-- Text extract --

Although there is no universal test to determine whether a person is an employee or an independent contractor, I agree with MacGuigan J.A. that a persuasive approach to the issue is that taken by Cooke J. in Market Investigations, supra. The central question is whether the person who has been engaged to perform the services is performing them as a person in business on his own account. In making this determination, the level of control the employer has over the worker’s activities will always be a factor. However, other factors to consider include whether the worker provides his or her own equipment, whether the worker hires his or her own helpers, the degree of financial risk taken by the worker, the degree of responsibility for investment and management held by the worker, and the worker’s opportunity for profit in the performance of his or her tasks.

 

It bears repeating that the above factors constitute a non-exhaustive list, and there is no set formula as to their application. The relative weight of each will depend on the particular facts and circumstances of the case.

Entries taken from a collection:
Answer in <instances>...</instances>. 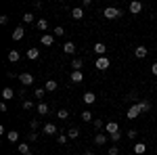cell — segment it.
Here are the masks:
<instances>
[{"label":"cell","instance_id":"cell-14","mask_svg":"<svg viewBox=\"0 0 157 155\" xmlns=\"http://www.w3.org/2000/svg\"><path fill=\"white\" fill-rule=\"evenodd\" d=\"M145 151H147V143H136V145H134V151H132V153L134 155H143Z\"/></svg>","mask_w":157,"mask_h":155},{"label":"cell","instance_id":"cell-23","mask_svg":"<svg viewBox=\"0 0 157 155\" xmlns=\"http://www.w3.org/2000/svg\"><path fill=\"white\" fill-rule=\"evenodd\" d=\"M136 105H138V109H140V113H147V111H151V103H147V101H138Z\"/></svg>","mask_w":157,"mask_h":155},{"label":"cell","instance_id":"cell-35","mask_svg":"<svg viewBox=\"0 0 157 155\" xmlns=\"http://www.w3.org/2000/svg\"><path fill=\"white\" fill-rule=\"evenodd\" d=\"M19 153H21V155L29 153V147H27V143H19Z\"/></svg>","mask_w":157,"mask_h":155},{"label":"cell","instance_id":"cell-33","mask_svg":"<svg viewBox=\"0 0 157 155\" xmlns=\"http://www.w3.org/2000/svg\"><path fill=\"white\" fill-rule=\"evenodd\" d=\"M92 126H94V130H101V128H105V122H103V119H94V122H92Z\"/></svg>","mask_w":157,"mask_h":155},{"label":"cell","instance_id":"cell-9","mask_svg":"<svg viewBox=\"0 0 157 155\" xmlns=\"http://www.w3.org/2000/svg\"><path fill=\"white\" fill-rule=\"evenodd\" d=\"M23 36H25L23 25H19V27H15V29H13V40H23Z\"/></svg>","mask_w":157,"mask_h":155},{"label":"cell","instance_id":"cell-21","mask_svg":"<svg viewBox=\"0 0 157 155\" xmlns=\"http://www.w3.org/2000/svg\"><path fill=\"white\" fill-rule=\"evenodd\" d=\"M13 96H15V90H13L11 86H6V88L2 90V99H4V101H9V99H13Z\"/></svg>","mask_w":157,"mask_h":155},{"label":"cell","instance_id":"cell-16","mask_svg":"<svg viewBox=\"0 0 157 155\" xmlns=\"http://www.w3.org/2000/svg\"><path fill=\"white\" fill-rule=\"evenodd\" d=\"M147 52H149V50H147V46H136V48H134V55H136L138 59H145Z\"/></svg>","mask_w":157,"mask_h":155},{"label":"cell","instance_id":"cell-4","mask_svg":"<svg viewBox=\"0 0 157 155\" xmlns=\"http://www.w3.org/2000/svg\"><path fill=\"white\" fill-rule=\"evenodd\" d=\"M126 115H128L130 119H136L138 115H140V109H138V105H136V103H132V105L128 107V113H126Z\"/></svg>","mask_w":157,"mask_h":155},{"label":"cell","instance_id":"cell-2","mask_svg":"<svg viewBox=\"0 0 157 155\" xmlns=\"http://www.w3.org/2000/svg\"><path fill=\"white\" fill-rule=\"evenodd\" d=\"M109 65H111V61H109L107 57H98L97 63H94V67H97L98 72H105V69H109Z\"/></svg>","mask_w":157,"mask_h":155},{"label":"cell","instance_id":"cell-37","mask_svg":"<svg viewBox=\"0 0 157 155\" xmlns=\"http://www.w3.org/2000/svg\"><path fill=\"white\" fill-rule=\"evenodd\" d=\"M107 155H120V149L113 145V147H109V151H107Z\"/></svg>","mask_w":157,"mask_h":155},{"label":"cell","instance_id":"cell-11","mask_svg":"<svg viewBox=\"0 0 157 155\" xmlns=\"http://www.w3.org/2000/svg\"><path fill=\"white\" fill-rule=\"evenodd\" d=\"M25 57L29 61H36L38 57H40V50H38V48H29V50H25Z\"/></svg>","mask_w":157,"mask_h":155},{"label":"cell","instance_id":"cell-45","mask_svg":"<svg viewBox=\"0 0 157 155\" xmlns=\"http://www.w3.org/2000/svg\"><path fill=\"white\" fill-rule=\"evenodd\" d=\"M84 155H94V151H86V153Z\"/></svg>","mask_w":157,"mask_h":155},{"label":"cell","instance_id":"cell-22","mask_svg":"<svg viewBox=\"0 0 157 155\" xmlns=\"http://www.w3.org/2000/svg\"><path fill=\"white\" fill-rule=\"evenodd\" d=\"M107 136H109V134H98V132H97V134H94V143H97L98 147L105 145V143H107Z\"/></svg>","mask_w":157,"mask_h":155},{"label":"cell","instance_id":"cell-34","mask_svg":"<svg viewBox=\"0 0 157 155\" xmlns=\"http://www.w3.org/2000/svg\"><path fill=\"white\" fill-rule=\"evenodd\" d=\"M57 141H59V145H67V143H69V136H67V134H59Z\"/></svg>","mask_w":157,"mask_h":155},{"label":"cell","instance_id":"cell-39","mask_svg":"<svg viewBox=\"0 0 157 155\" xmlns=\"http://www.w3.org/2000/svg\"><path fill=\"white\" fill-rule=\"evenodd\" d=\"M136 136H138L136 130H128V138H130V141H136Z\"/></svg>","mask_w":157,"mask_h":155},{"label":"cell","instance_id":"cell-19","mask_svg":"<svg viewBox=\"0 0 157 155\" xmlns=\"http://www.w3.org/2000/svg\"><path fill=\"white\" fill-rule=\"evenodd\" d=\"M36 27H38V29H42V32H44V29H48V19L40 17V19L36 21Z\"/></svg>","mask_w":157,"mask_h":155},{"label":"cell","instance_id":"cell-6","mask_svg":"<svg viewBox=\"0 0 157 155\" xmlns=\"http://www.w3.org/2000/svg\"><path fill=\"white\" fill-rule=\"evenodd\" d=\"M40 42H42L44 46H52V44H55V36H52V34H42V36H40Z\"/></svg>","mask_w":157,"mask_h":155},{"label":"cell","instance_id":"cell-10","mask_svg":"<svg viewBox=\"0 0 157 155\" xmlns=\"http://www.w3.org/2000/svg\"><path fill=\"white\" fill-rule=\"evenodd\" d=\"M71 17L75 19V21H82V19H84V9H80V6L71 9Z\"/></svg>","mask_w":157,"mask_h":155},{"label":"cell","instance_id":"cell-48","mask_svg":"<svg viewBox=\"0 0 157 155\" xmlns=\"http://www.w3.org/2000/svg\"><path fill=\"white\" fill-rule=\"evenodd\" d=\"M128 155H134V153H128Z\"/></svg>","mask_w":157,"mask_h":155},{"label":"cell","instance_id":"cell-24","mask_svg":"<svg viewBox=\"0 0 157 155\" xmlns=\"http://www.w3.org/2000/svg\"><path fill=\"white\" fill-rule=\"evenodd\" d=\"M19 59H21L19 50H9V61H11V63H17Z\"/></svg>","mask_w":157,"mask_h":155},{"label":"cell","instance_id":"cell-44","mask_svg":"<svg viewBox=\"0 0 157 155\" xmlns=\"http://www.w3.org/2000/svg\"><path fill=\"white\" fill-rule=\"evenodd\" d=\"M151 72H153V76H157V63H153V65H151Z\"/></svg>","mask_w":157,"mask_h":155},{"label":"cell","instance_id":"cell-43","mask_svg":"<svg viewBox=\"0 0 157 155\" xmlns=\"http://www.w3.org/2000/svg\"><path fill=\"white\" fill-rule=\"evenodd\" d=\"M90 4H92V0H84V2H82V6H84V9H88Z\"/></svg>","mask_w":157,"mask_h":155},{"label":"cell","instance_id":"cell-1","mask_svg":"<svg viewBox=\"0 0 157 155\" xmlns=\"http://www.w3.org/2000/svg\"><path fill=\"white\" fill-rule=\"evenodd\" d=\"M103 15H105V19L115 21V19H120V17H121V11L117 9V6H107V9L103 11Z\"/></svg>","mask_w":157,"mask_h":155},{"label":"cell","instance_id":"cell-5","mask_svg":"<svg viewBox=\"0 0 157 155\" xmlns=\"http://www.w3.org/2000/svg\"><path fill=\"white\" fill-rule=\"evenodd\" d=\"M105 132H107L109 136H111V134H115V132H120L117 122H107V124H105Z\"/></svg>","mask_w":157,"mask_h":155},{"label":"cell","instance_id":"cell-42","mask_svg":"<svg viewBox=\"0 0 157 155\" xmlns=\"http://www.w3.org/2000/svg\"><path fill=\"white\" fill-rule=\"evenodd\" d=\"M128 101H134V103H138V101H136V92H130V95H128Z\"/></svg>","mask_w":157,"mask_h":155},{"label":"cell","instance_id":"cell-13","mask_svg":"<svg viewBox=\"0 0 157 155\" xmlns=\"http://www.w3.org/2000/svg\"><path fill=\"white\" fill-rule=\"evenodd\" d=\"M71 82L73 84H82L84 82V73L82 72H71Z\"/></svg>","mask_w":157,"mask_h":155},{"label":"cell","instance_id":"cell-47","mask_svg":"<svg viewBox=\"0 0 157 155\" xmlns=\"http://www.w3.org/2000/svg\"><path fill=\"white\" fill-rule=\"evenodd\" d=\"M71 155H80V153H71Z\"/></svg>","mask_w":157,"mask_h":155},{"label":"cell","instance_id":"cell-25","mask_svg":"<svg viewBox=\"0 0 157 155\" xmlns=\"http://www.w3.org/2000/svg\"><path fill=\"white\" fill-rule=\"evenodd\" d=\"M6 138H9L11 143H17V141H19V132H17V130H11L9 134H6Z\"/></svg>","mask_w":157,"mask_h":155},{"label":"cell","instance_id":"cell-17","mask_svg":"<svg viewBox=\"0 0 157 155\" xmlns=\"http://www.w3.org/2000/svg\"><path fill=\"white\" fill-rule=\"evenodd\" d=\"M63 52H65V55H73V52H75V44H73V42H65V44H63Z\"/></svg>","mask_w":157,"mask_h":155},{"label":"cell","instance_id":"cell-31","mask_svg":"<svg viewBox=\"0 0 157 155\" xmlns=\"http://www.w3.org/2000/svg\"><path fill=\"white\" fill-rule=\"evenodd\" d=\"M21 21H23L25 25H27V23H32V21H34V15H32V13H25L23 17H21Z\"/></svg>","mask_w":157,"mask_h":155},{"label":"cell","instance_id":"cell-8","mask_svg":"<svg viewBox=\"0 0 157 155\" xmlns=\"http://www.w3.org/2000/svg\"><path fill=\"white\" fill-rule=\"evenodd\" d=\"M140 11H143V2H138V0H132V2H130V13H132V15H138Z\"/></svg>","mask_w":157,"mask_h":155},{"label":"cell","instance_id":"cell-40","mask_svg":"<svg viewBox=\"0 0 157 155\" xmlns=\"http://www.w3.org/2000/svg\"><path fill=\"white\" fill-rule=\"evenodd\" d=\"M36 138H38V134H36V132H29V134H27V141H29V143H34Z\"/></svg>","mask_w":157,"mask_h":155},{"label":"cell","instance_id":"cell-3","mask_svg":"<svg viewBox=\"0 0 157 155\" xmlns=\"http://www.w3.org/2000/svg\"><path fill=\"white\" fill-rule=\"evenodd\" d=\"M19 82L23 84V88H27V86H32V84H34V76H32V73H27V72L19 73Z\"/></svg>","mask_w":157,"mask_h":155},{"label":"cell","instance_id":"cell-7","mask_svg":"<svg viewBox=\"0 0 157 155\" xmlns=\"http://www.w3.org/2000/svg\"><path fill=\"white\" fill-rule=\"evenodd\" d=\"M82 101H84L86 105H94V103H97V95H94V92H84Z\"/></svg>","mask_w":157,"mask_h":155},{"label":"cell","instance_id":"cell-29","mask_svg":"<svg viewBox=\"0 0 157 155\" xmlns=\"http://www.w3.org/2000/svg\"><path fill=\"white\" fill-rule=\"evenodd\" d=\"M80 118L84 119V122H94V118H92V113H90V111H82V113H80Z\"/></svg>","mask_w":157,"mask_h":155},{"label":"cell","instance_id":"cell-20","mask_svg":"<svg viewBox=\"0 0 157 155\" xmlns=\"http://www.w3.org/2000/svg\"><path fill=\"white\" fill-rule=\"evenodd\" d=\"M57 88H59V84L55 82V80H48V82H46V86H44V90H46V92H55Z\"/></svg>","mask_w":157,"mask_h":155},{"label":"cell","instance_id":"cell-38","mask_svg":"<svg viewBox=\"0 0 157 155\" xmlns=\"http://www.w3.org/2000/svg\"><path fill=\"white\" fill-rule=\"evenodd\" d=\"M29 128H32V130H38V128H40V122H38V119H32V122H29Z\"/></svg>","mask_w":157,"mask_h":155},{"label":"cell","instance_id":"cell-15","mask_svg":"<svg viewBox=\"0 0 157 155\" xmlns=\"http://www.w3.org/2000/svg\"><path fill=\"white\" fill-rule=\"evenodd\" d=\"M48 111H50L48 103H44V101H40V103H38V113H40V115H46Z\"/></svg>","mask_w":157,"mask_h":155},{"label":"cell","instance_id":"cell-12","mask_svg":"<svg viewBox=\"0 0 157 155\" xmlns=\"http://www.w3.org/2000/svg\"><path fill=\"white\" fill-rule=\"evenodd\" d=\"M42 132H44L46 136H50V134H57V126H55V124H44Z\"/></svg>","mask_w":157,"mask_h":155},{"label":"cell","instance_id":"cell-41","mask_svg":"<svg viewBox=\"0 0 157 155\" xmlns=\"http://www.w3.org/2000/svg\"><path fill=\"white\" fill-rule=\"evenodd\" d=\"M109 138H111V141H113V143H117V141H120V138H121V134H120V132H115V134H111V136H109Z\"/></svg>","mask_w":157,"mask_h":155},{"label":"cell","instance_id":"cell-30","mask_svg":"<svg viewBox=\"0 0 157 155\" xmlns=\"http://www.w3.org/2000/svg\"><path fill=\"white\" fill-rule=\"evenodd\" d=\"M44 95H46V90H44V88H36V90H34V96H36V99H40V101L44 99Z\"/></svg>","mask_w":157,"mask_h":155},{"label":"cell","instance_id":"cell-18","mask_svg":"<svg viewBox=\"0 0 157 155\" xmlns=\"http://www.w3.org/2000/svg\"><path fill=\"white\" fill-rule=\"evenodd\" d=\"M94 52H97L98 57H103V55L107 52V46H105L103 42H97V44H94Z\"/></svg>","mask_w":157,"mask_h":155},{"label":"cell","instance_id":"cell-27","mask_svg":"<svg viewBox=\"0 0 157 155\" xmlns=\"http://www.w3.org/2000/svg\"><path fill=\"white\" fill-rule=\"evenodd\" d=\"M71 67H73V72H82V59H73Z\"/></svg>","mask_w":157,"mask_h":155},{"label":"cell","instance_id":"cell-26","mask_svg":"<svg viewBox=\"0 0 157 155\" xmlns=\"http://www.w3.org/2000/svg\"><path fill=\"white\" fill-rule=\"evenodd\" d=\"M67 136H69L71 141H75V138H80V130H78V128H69V132H67Z\"/></svg>","mask_w":157,"mask_h":155},{"label":"cell","instance_id":"cell-36","mask_svg":"<svg viewBox=\"0 0 157 155\" xmlns=\"http://www.w3.org/2000/svg\"><path fill=\"white\" fill-rule=\"evenodd\" d=\"M21 107H23L25 111H29V109H34V101H23V103H21Z\"/></svg>","mask_w":157,"mask_h":155},{"label":"cell","instance_id":"cell-46","mask_svg":"<svg viewBox=\"0 0 157 155\" xmlns=\"http://www.w3.org/2000/svg\"><path fill=\"white\" fill-rule=\"evenodd\" d=\"M25 155H34V153H32V151H29V153H25Z\"/></svg>","mask_w":157,"mask_h":155},{"label":"cell","instance_id":"cell-28","mask_svg":"<svg viewBox=\"0 0 157 155\" xmlns=\"http://www.w3.org/2000/svg\"><path fill=\"white\" fill-rule=\"evenodd\" d=\"M57 118L65 122V119L69 118V111H67V109H59V111H57Z\"/></svg>","mask_w":157,"mask_h":155},{"label":"cell","instance_id":"cell-32","mask_svg":"<svg viewBox=\"0 0 157 155\" xmlns=\"http://www.w3.org/2000/svg\"><path fill=\"white\" fill-rule=\"evenodd\" d=\"M52 36H65V29H63V27H61V25H57V27H55V29H52Z\"/></svg>","mask_w":157,"mask_h":155}]
</instances>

-- Written task --
Extract the passage above on distinguishing employees from independent contractors and copy all of it out word for word.

-- Answer --
Although there is no universal test to determine whether a person is an employee or an independent contractor, I agree with MacGuigan J.A. that a persuasive approach to the issue is that taken by Cooke J. in Market Investigations, supra. The central question is whether the person who has been engaged to perform the services is performing them as a person in business on his own account. In making this determination, the level of control the employer has over the worker’s activities will always be a factor. However, other factors to consider include whether the worker provides his or her own equipment, whether the worker hires his or her own helpers, the degree of financial risk taken by the worker, the degree of responsibility for investment and management held by the worker, and the worker’s opportunity for profit in the performance of his or her tasks.

 

It bears repeating that the above factors constitute a non-exhaustive list, and there is no set formula as to their application. The relative weight of each will depend on the particular facts and circumstances of the case.